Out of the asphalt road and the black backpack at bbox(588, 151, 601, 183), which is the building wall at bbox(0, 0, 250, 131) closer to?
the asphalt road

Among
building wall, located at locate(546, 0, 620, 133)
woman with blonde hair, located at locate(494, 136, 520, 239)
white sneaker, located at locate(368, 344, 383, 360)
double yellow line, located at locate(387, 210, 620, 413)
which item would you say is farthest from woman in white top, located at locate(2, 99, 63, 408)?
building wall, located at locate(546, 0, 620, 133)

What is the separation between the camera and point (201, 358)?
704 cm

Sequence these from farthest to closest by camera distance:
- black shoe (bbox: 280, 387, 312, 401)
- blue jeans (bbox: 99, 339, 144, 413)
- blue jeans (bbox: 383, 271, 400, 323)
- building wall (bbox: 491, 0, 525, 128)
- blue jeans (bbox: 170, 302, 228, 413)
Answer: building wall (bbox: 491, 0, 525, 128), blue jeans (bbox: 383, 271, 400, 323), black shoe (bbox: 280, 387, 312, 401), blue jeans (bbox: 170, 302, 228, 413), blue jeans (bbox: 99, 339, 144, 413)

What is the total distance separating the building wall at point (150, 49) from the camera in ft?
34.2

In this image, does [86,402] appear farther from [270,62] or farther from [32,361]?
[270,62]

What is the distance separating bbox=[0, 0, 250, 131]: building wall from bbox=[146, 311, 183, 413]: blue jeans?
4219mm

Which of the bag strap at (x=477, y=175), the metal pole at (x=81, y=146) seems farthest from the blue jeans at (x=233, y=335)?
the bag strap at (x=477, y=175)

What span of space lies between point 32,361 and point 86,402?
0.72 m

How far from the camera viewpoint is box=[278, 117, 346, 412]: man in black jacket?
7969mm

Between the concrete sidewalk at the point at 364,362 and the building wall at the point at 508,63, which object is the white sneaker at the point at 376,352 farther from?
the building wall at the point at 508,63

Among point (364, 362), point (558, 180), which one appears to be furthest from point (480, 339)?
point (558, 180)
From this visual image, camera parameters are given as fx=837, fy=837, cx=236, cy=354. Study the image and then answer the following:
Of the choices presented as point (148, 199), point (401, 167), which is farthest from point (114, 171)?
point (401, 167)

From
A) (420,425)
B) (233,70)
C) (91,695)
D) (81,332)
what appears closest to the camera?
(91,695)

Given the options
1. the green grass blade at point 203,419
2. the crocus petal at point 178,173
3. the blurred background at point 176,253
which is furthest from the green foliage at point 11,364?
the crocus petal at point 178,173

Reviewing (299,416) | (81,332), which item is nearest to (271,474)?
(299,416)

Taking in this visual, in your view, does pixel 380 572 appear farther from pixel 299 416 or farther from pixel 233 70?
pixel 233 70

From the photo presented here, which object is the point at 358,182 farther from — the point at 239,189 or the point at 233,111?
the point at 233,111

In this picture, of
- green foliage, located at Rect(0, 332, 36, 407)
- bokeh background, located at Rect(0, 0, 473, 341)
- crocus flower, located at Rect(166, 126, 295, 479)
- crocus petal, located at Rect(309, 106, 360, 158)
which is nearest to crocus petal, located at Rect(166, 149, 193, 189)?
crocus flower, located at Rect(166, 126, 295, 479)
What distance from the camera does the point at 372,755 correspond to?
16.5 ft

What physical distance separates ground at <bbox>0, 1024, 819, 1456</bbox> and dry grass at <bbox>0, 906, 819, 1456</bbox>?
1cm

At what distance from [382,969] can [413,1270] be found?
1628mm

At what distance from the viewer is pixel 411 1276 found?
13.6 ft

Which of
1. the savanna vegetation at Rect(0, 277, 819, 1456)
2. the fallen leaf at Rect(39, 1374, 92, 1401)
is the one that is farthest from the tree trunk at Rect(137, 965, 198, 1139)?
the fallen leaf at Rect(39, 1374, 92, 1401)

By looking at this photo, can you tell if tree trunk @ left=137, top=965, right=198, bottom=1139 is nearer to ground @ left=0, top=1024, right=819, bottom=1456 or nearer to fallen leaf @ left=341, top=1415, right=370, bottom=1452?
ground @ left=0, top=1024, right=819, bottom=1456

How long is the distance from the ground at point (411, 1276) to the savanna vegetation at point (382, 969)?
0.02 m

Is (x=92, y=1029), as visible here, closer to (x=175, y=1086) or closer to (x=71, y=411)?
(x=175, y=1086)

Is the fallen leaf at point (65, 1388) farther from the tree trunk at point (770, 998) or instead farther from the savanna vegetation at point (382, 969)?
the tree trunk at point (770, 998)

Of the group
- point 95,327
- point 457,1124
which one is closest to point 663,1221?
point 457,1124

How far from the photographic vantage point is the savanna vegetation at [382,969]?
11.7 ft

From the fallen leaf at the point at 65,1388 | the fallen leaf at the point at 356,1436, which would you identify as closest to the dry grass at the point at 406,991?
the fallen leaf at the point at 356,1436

• OBJECTIVE: Can you arrange the items above, starting at the line that has "From the fallen" and running through the last item, as a two-column CSV with the headers item_text and answer? Put one row per item, with each field quoted and any line breaks replaced by spaces.

• OUTPUT BELOW:
item_text,answer
"From the fallen leaf at the point at 65,1388 | the fallen leaf at the point at 356,1436, which would you identify as closest to the dry grass at the point at 406,991?","the fallen leaf at the point at 356,1436"